Merci ... Thanks for replying 🙂
Hi Team,
we are facing the same issue where we are unable migrate email records using Instance Adapter. We have downloaded Instance Adapter from here:
http://www.microsoft.com/en-nz/download/details.aspx?id=35385
Is there any updated adapter installable available which has the fix?
A fix has been released, testing the mail case 🙂
& it seems working well (the case of the status case is allways there)
It seemed, but after the first look, the mails with mail adresses which are not in the crm are not imported (eg : the ones imported via the Outlook plugin) 🙁
Hi Fabrice - we'll take a look. So emails where the recipient is not resolved in crm and is just an email address ?
Trying to setup a test CRM environment with the Connecter (for CRM Online client - no testing ability). Are the entities *Account* and *Contact* created with/for the Connector when installed as a solution?
Hi JMD,
The connector will synchronize data, but not the actual entities and fields. If you are creating a test crm enviornment, first move all customizations. Only then use the connector to sync the data.
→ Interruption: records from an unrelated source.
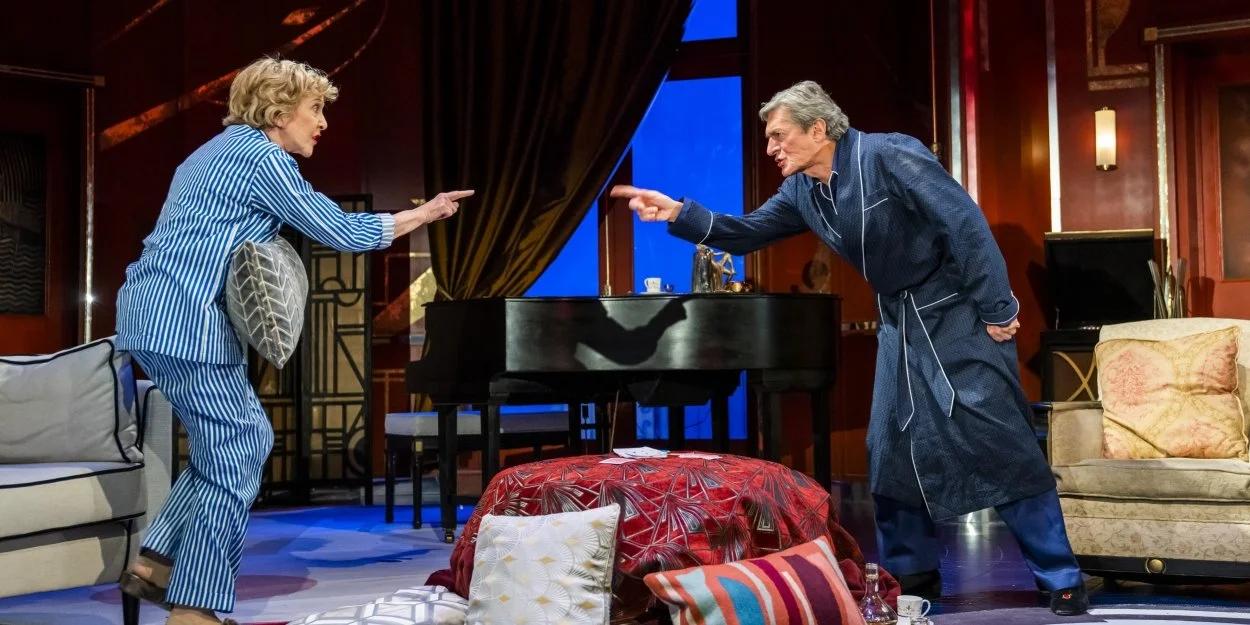 Two actors, a woman in blue striped pajamas and a man in a blue bathrobe, are pointing at each other in a theatrical stage setting. The scene is indoors with a piano, sofas, a stack of cushions, and dramatic lighting.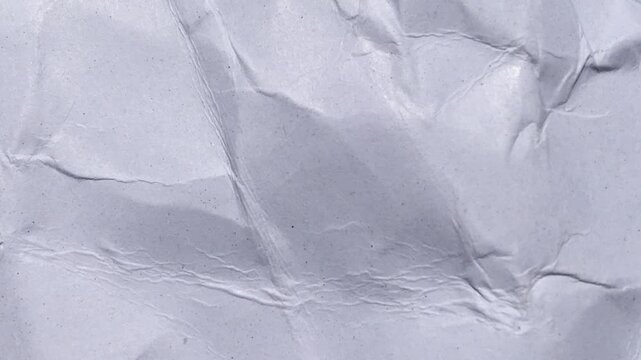 White crumpled paper stop motion background texture.White moving paper texture.Animated white clean empty crumpled paper background,Crumpled white paper texture pattern stop motion animation backgroun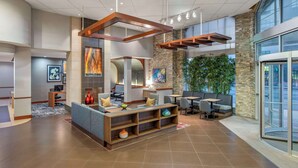 A modern lobby with a seating area, a reception desk, and a large window overlooking greenery.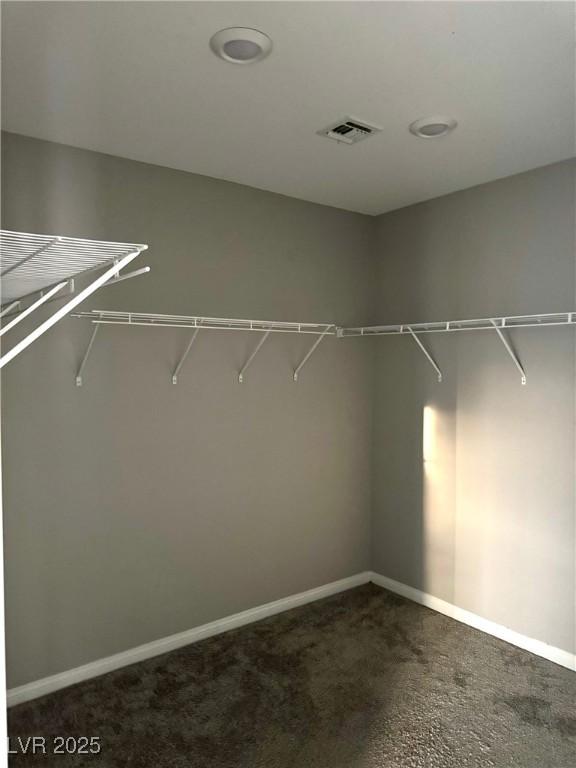 walk in closet with dark carpet and visible vents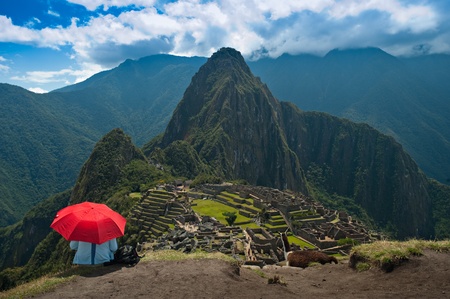 A tourist under the shade of a red umbrella looking at Machu Picchu. のeditorial素材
Yes JMD. They are to maintain the details of the deleted records (i.e Deleted Accounts and Deleted Contacts ) Information.
I've been using the connector to do a migration form CRM on prem 2011 to CRM online. Some entities are going across fine and others are failing for strange reasons. Campaigns went 100%, Leads only 4989 out of 27000+ went across. Account 99.9%. Contacts about 50% migrated. I just can't work out why certain entities are struggling. Any tips?
HI matt - the order of the entities matter a ton. So if leads require another entity such as a picklist to lead source or relationship to entity xyz we need to do those entities first. Often the first thing we do before a migration is to mapout dependencies. Then turn the mappings on/off so we get the proper order.
Also - one other thing to check is deleted values from picklists. For example if we had a picklist with value 5 then deleted this value. The old data will have it and the crm web service will not allow an insert with a picklist value that now no longer exists.
I'm getting an error stating the transactioncurrency doesn't match, and it's importing nothing... any thoughts?
Hi - We need to make sure the sequence of the import
is correct (like all the look-ups and trivial entities like business units,
base currency etc. should be filled before importing the entities which use
these as loo-ups).
Hi,
Is it supported to migrate from one base language to another, e.g. UK on prem 2011 to DK 2013 online?
I guess that I at least have to do all the field mapping manually or will the "" option work in this case as well?